#### [What you will do]
Word for word, restate the entries that follow.

Provided entries START

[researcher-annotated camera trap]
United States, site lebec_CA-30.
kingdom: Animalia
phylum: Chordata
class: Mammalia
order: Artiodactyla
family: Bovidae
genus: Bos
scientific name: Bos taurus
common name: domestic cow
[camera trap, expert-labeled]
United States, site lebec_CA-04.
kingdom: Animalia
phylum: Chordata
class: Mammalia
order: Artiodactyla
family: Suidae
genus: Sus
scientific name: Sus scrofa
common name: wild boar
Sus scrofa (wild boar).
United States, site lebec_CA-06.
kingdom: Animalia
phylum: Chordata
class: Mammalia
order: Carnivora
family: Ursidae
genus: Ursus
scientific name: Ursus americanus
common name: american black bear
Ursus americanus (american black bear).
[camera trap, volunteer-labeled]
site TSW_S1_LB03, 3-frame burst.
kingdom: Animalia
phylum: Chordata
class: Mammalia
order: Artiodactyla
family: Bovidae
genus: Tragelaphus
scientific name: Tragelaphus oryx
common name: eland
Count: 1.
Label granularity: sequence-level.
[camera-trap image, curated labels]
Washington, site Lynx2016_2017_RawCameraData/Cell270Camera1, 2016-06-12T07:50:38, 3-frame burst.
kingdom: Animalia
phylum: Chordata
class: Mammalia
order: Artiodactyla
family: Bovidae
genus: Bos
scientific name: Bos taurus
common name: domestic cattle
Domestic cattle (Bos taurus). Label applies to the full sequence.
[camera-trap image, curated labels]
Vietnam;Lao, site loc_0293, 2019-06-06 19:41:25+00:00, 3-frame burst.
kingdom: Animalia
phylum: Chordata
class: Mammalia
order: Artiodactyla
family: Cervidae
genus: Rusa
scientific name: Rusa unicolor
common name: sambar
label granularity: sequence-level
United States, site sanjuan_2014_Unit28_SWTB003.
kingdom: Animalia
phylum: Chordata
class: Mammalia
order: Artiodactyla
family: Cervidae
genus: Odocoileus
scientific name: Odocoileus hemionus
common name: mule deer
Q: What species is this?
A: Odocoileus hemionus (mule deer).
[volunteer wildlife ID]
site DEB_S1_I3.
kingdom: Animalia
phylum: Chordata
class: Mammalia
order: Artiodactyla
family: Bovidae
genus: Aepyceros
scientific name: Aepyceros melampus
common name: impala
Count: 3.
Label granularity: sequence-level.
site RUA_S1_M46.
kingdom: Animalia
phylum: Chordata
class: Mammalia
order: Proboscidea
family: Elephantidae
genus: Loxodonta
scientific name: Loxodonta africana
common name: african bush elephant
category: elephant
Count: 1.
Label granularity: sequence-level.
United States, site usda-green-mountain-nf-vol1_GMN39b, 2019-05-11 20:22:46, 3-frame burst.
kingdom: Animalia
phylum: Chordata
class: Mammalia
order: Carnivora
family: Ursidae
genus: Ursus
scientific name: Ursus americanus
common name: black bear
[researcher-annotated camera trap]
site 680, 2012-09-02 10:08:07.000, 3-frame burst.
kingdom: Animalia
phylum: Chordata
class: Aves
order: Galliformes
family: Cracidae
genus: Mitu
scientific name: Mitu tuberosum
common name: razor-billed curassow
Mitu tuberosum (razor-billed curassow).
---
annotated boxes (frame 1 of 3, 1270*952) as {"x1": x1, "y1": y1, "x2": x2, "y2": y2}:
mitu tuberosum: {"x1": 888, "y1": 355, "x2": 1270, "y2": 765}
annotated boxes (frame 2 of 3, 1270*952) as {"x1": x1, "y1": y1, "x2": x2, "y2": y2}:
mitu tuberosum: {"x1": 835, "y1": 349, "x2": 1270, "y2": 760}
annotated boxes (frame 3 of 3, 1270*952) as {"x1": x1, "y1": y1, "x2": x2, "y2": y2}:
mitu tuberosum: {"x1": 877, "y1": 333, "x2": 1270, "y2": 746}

Provided entries END

#### [Task result]
[researcher-annotated camera trap]
United States, site lebec_CA-30.
kingdom: Animalia
phylum: Chordata
class: Mammalia
order: Artiodactyla
family: Bovidae
genus: Bos
scientific name: Bos taurus
common name: domestic cow
[camera trap, expert-labeled]
United States, site lebec_CA-04.
kingdom: Animalia
phylum: Chordata
class: Mammalia
order: Artiodactyla
family: Suidae
genus: Sus
scientific name: Sus scrofa
common name: wild boar
Sus scrofa (wild boar).
United States, site lebec_CA-06.
kingdom: Animalia
phylum: Chordata
class: Mammalia
order: Carnivora
family: Ursidae
genus: Ursus
scientific name: Ursus americanus
common name: american black bear
Ursus americanus (american black bear).
[camera trap, volunteer-labeled]
site TSW_S1_LB03, 3-frame burst.
kingdom: Animalia
phylum: Chordata
class: Mammalia
order: Artiodactyla
family: Bovidae
genus: Tragelaphus
scientific name: Tragelaphus oryx
common name: eland
Count: 1.
Label granularity: sequence-level.
[camera-trap image, curated labels]
Washington, site Lynx2016_2017_RawCameraData/Cell270Camera1, 2016-06-12T07:50:38, 3-frame burst.
kingdom: Animalia
phylum: Chordata
class: Mammalia
order: Artiodactyla
family: Bovidae
genus: Bos
scientific name: Bos taurus
common name: domestic cattle
Domestic cattle (Bos taurus). Label applies to the full sequence.
[camera-trap image, curated labels]
Vietnam;Lao, site loc_0293, 2019-06-06 19:41:25+00:00, 3-frame burst.
kingdom: Animalia
phylum: Chordata
class: Mammalia
order: Artiodactyla
family: Cervidae
genus: Rusa
scientific name: Rusa unicolor
common name: sambar
label granularity: sequence-level
United States, site sanjuan_2014_Unit28_SWTB003.
kingdom: Animalia
phylum: Chordata
class: Mammalia
order: Artiodactyla
family: Cervidae
genus: Odocoileus
scientific name: Odocoileus hemionus
common name: mule deer
Q: What species is this?
A: Odocoileus hemionus (mule deer).
[volunteer wildlife ID]
site DEB_S1_I3.
kingdom: Animalia
phylum: Chordata
class: Mammalia
order: Artiodactyla
family: Bovidae
genus: Aepyceros
scientific name: Aepyceros melampus
common name: impala
Count: 3.
Label granularity: sequence-level.
site RUA_S1_M46.
kingdom: Animalia
phylum: Chordata
class: Mammalia
order: Proboscidea
family: Elephantidae
genus: Loxodonta
scientific name: Loxodonta africana
common name: african bush elephant
category: elephant
Count: 1.
Label granularity: sequence-level.
United States, site usda-green-mountain-nf-vol1_GMN39b, 2019-05-11 20:22:46, 3-frame burst.
kingdom: Animalia
phylum: Chordata
class: Mammalia
order: Carnivora
family: Ursidae
genus: Ursus
scientific name: Ursus americanus
common name: black bear
[researcher-annotated camera trap]
site 680, 2012-09-02 10:08:07.000, 3-frame burst.
kingdom: Animalia
phylum: Chordata
class: Aves
order: Galliformes
family: Cracidae
genus: Mitu
scientific name: Mitu tuberosum
common name: razor-billed curassow
Mitu tuberosum (razor-billed curassow).
---
annotated boxes (frame 1 of 3, 1270*952) as {"x1": x1, "y1": y1, "x2": x2, "y2": y2}:
mitu tuberosum: {"x1": 888, "y1": 355, "x2": 1270, "y2": 765}
annotated boxes (frame 2 of 3, 1270*952) as {"x1": x1, "y1": y1, "x2": x2, "y2": y2}:
mitu tuberosum: {"x1": 835, "y1": 349, "x2": 1270, "y2": 760}
annotated boxes (frame 3 of 3, 1270*952) as {"x1": x1, "y1": y1, "x2": x2, "y2": y2}:
mitu tuberosum: {"x1": 877, "y1": 333, "x2": 1270, "y2": 746}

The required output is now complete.